I’ve been making this barbecue sauce for a loooooong time (*cough* 40 years?!?), and it has always been a favorite at cookouts and in holiday gift baskets – I even have to slip an extra jar into the goodie bag for the very nice lady who cuts our hair because her son will snag one for himself, along with a bag of chips – so, when this year’s batch turned out really, really well, and more and more folk were asking for the recipe, and, after four decades of tweaking the darned recipe, I think that I have finally got it down; I figured it was time, again, to share.
•2 bottles (64 oz) Heinz ketchup*
•3 cups brown sugar
•2 cup cider vinegar
•2 tbsp Coleman’s dry mustard
•4 tsp garlic powder
•4 tsp onion powder
•1/4 cup lemon juice
•1 tsp Cayenne
•2 tbsp Aleppo pepper
•1 tsp crushed red pepper
•1/4 cup Worcestershire
•2 tbsp Cajun Power Spicy Garlic Pepper Sauce (or your favorite hot sauce, to taste)
•1 tsp sea salt
•1 tsp Black & Red Spice (or 1/2 tsp each Tellicherry Pepper and Cayenne)
*This is important! I’ve used other ketchups, even my own, but none seem to bring the flavors together the way good ole Heinz does. This large can (from Costco) is a good option, but this year it seems as though every market and store had two packs of the 64 oz bottles on special – perfect for a batch of BBQ sauce that’ll yield around eight pints of the good stuff.
Combine all the ingredients together in a large slow cooker – use a whisk to really break up the brown sugar – cover, and cook on low for between six and eight hours, stirring with that whisk to continue to break stuff up every 30 minutes or so.
Truly, six hours will probably do you, but I like my sauce to be really thick, so I give it closer to the full eight.

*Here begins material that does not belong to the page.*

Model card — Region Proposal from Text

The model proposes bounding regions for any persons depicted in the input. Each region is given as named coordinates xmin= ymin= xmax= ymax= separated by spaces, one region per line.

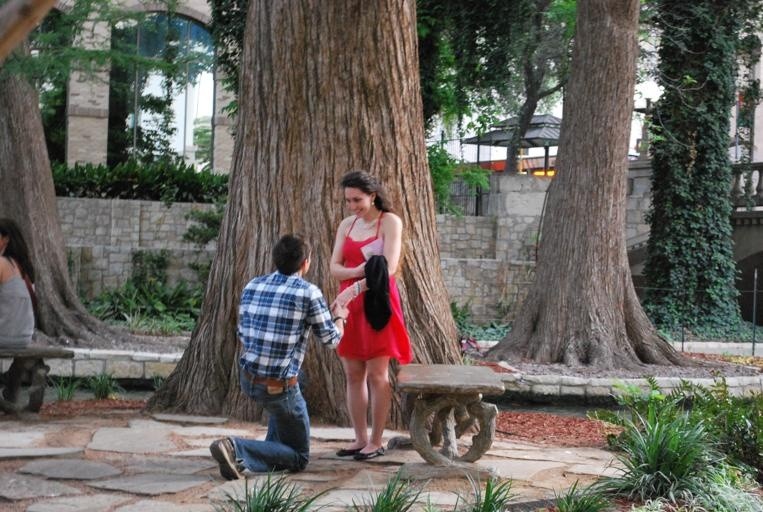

Allow to cool, check the lids for seal (there should be no give when you press the center of the lid) and stash in the pantry for your next cook out.
Or, ermmm, bag of chips, if you lean that way.
Nice sauce, and thick enough and with enough flavor to stand up to stirring in a bit of water (or, try cherry cola – YUM!) to thin it out for brushing on meat or chicken or salmon (really nice on salmon!) on the grill.